Different people probably have very different opinions about what is the best and
most efficient way of doing it. I've done it countless times and here is what I do.
Yes, if possible, use a different fusion protein from the one served as antigen -
contaminants will be different and thus Ab prep will be more specific.
1. Covalently immobilize your protein (GST fusion in your case) on [usually]

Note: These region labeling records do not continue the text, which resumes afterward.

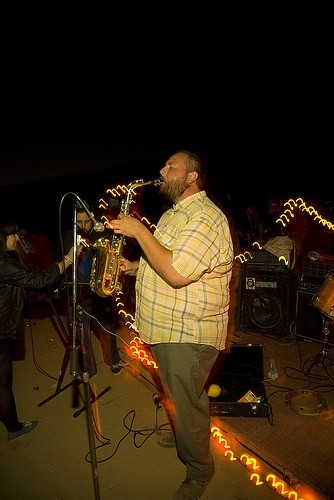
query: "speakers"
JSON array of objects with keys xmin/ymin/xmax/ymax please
[
  {"xmin": 294, "ymin": 290, "xmax": 334, "ymax": 347},
  {"xmin": 208, "ymin": 342, "xmax": 266, "ymax": 402},
  {"xmin": 235, "ymin": 269, "xmax": 290, "ymax": 338}
]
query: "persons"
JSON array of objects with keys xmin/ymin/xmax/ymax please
[
  {"xmin": 59, "ymin": 199, "xmax": 123, "ymax": 379},
  {"xmin": 238, "ymin": 205, "xmax": 276, "ymax": 235},
  {"xmin": 104, "ymin": 150, "xmax": 233, "ymax": 500},
  {"xmin": 0, "ymin": 216, "xmax": 84, "ymax": 441}
]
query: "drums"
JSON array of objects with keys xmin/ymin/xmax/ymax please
[{"xmin": 310, "ymin": 271, "xmax": 334, "ymax": 321}]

agarose carrier. I tend to use Bio-Rad's Affi-Gel 10 or 15 or an equal parts
mix of 10/15 (Affi-Gel's capacity is lower than most activated sorbents
from other manufacturers, and this usually results in cleaner preps). I am
sure other coupling chemistries and other suppliers can give adequate
results too. Couple ~ 3 mg protein/ml. Block with ethanolamine or, if it is not
available, glycine.
2. Assuming you want IgG fraction free of IgM/IgE (almost always a good
idea), buy some ProteinA-agarose/Sepharose. I use Pharmacia stuff
bought in smaller quantities from Sigma.
3. Decide on your first purification step. Purity-wise it is better to start with
the most specific step first. Thus, if you have an ample supply of antigen
affinity column, start with it. When antigen is hard to come buy (non-bacterial
expression or native protein), out of considerations of having antigen column
last longer, do total IgG purification first followed by an affinity purification.

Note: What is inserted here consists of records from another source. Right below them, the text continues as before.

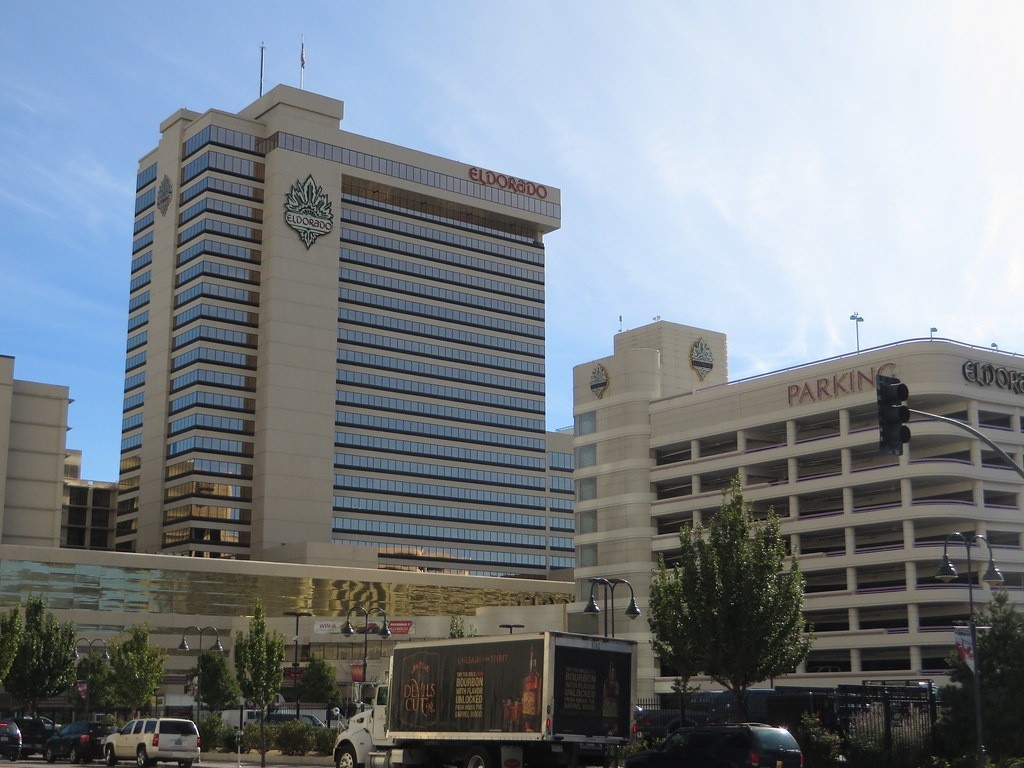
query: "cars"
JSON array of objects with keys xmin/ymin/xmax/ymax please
[
  {"xmin": 0, "ymin": 718, "xmax": 22, "ymax": 762},
  {"xmin": 12, "ymin": 716, "xmax": 62, "ymax": 759}
]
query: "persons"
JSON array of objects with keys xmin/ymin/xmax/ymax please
[{"xmin": 337, "ymin": 714, "xmax": 348, "ymax": 733}]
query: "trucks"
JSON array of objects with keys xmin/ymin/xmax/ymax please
[{"xmin": 332, "ymin": 629, "xmax": 638, "ymax": 766}]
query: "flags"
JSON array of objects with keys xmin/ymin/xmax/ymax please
[{"xmin": 301, "ymin": 45, "xmax": 306, "ymax": 69}]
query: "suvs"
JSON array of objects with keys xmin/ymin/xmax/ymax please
[
  {"xmin": 42, "ymin": 721, "xmax": 121, "ymax": 764},
  {"xmin": 263, "ymin": 713, "xmax": 325, "ymax": 729},
  {"xmin": 622, "ymin": 722, "xmax": 803, "ymax": 768},
  {"xmin": 101, "ymin": 716, "xmax": 201, "ymax": 768}
]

4. First step is either antigen affinity or protein A affinity. Home-made gravity
columns packed in syringes or leftovers from Qiagen DNA preps work just
fine. If antigen allows, room temp is OK. Adjust pH of serum to ~ 8.0 (for
example, 1/10V of 1.0 M 10X Tris stock), if antigen allows, add NaCl to
250 mM salt and/or ~ 0.5% detergent (like Tween 20). Standard run/wash to
the point of < 10-30 ug/ml protein in the wash (omit detergent from washes
beyond first several column volumes), elute step-wise with 3-5 column
volumes in one column volume steps with 5-15 min delay between.
In either case (antigen or PrA columns) good eluents are 3.5 M MgCl2,
non-PHed or 100 mM glycine pH 2.5 with subsequent neutralization to
pH >7.0 with 2.0 M Tris, pH 9.0 . Mg2+ elution is milder on Ab, pH elution
is more convenient (MgCl2 elution requires dialysis!). The choice is
dictated by a sequence of columns used, antigen's properties and
convenience. Whenever possible, I have this step as antigen column
eluted with MgCl2, followed by o/n dialysis into 125 mM Tris, 350 mM
NaCl, pH 8.0
5. Do a next column step. All the same considerations apply. If serum is
good and everything is done right, in typical purification from 20 ml serum
you get ~ 5 mg of very pure and specific IgG fraction at concentration
1.5-3.0 mg/ml (rabbit IgG absorb 280 nm as ~1.4 OU at 1 mg/ml and
react in Bradford test ~3.5X better than BSA).
This is a two days, not too involved work, and I have had nothing but
success with this kind of purification, the antibody being very specific
and extremely inhibitory/potent in functional assays and staining strictly
one band in Westerns of total cell lysates.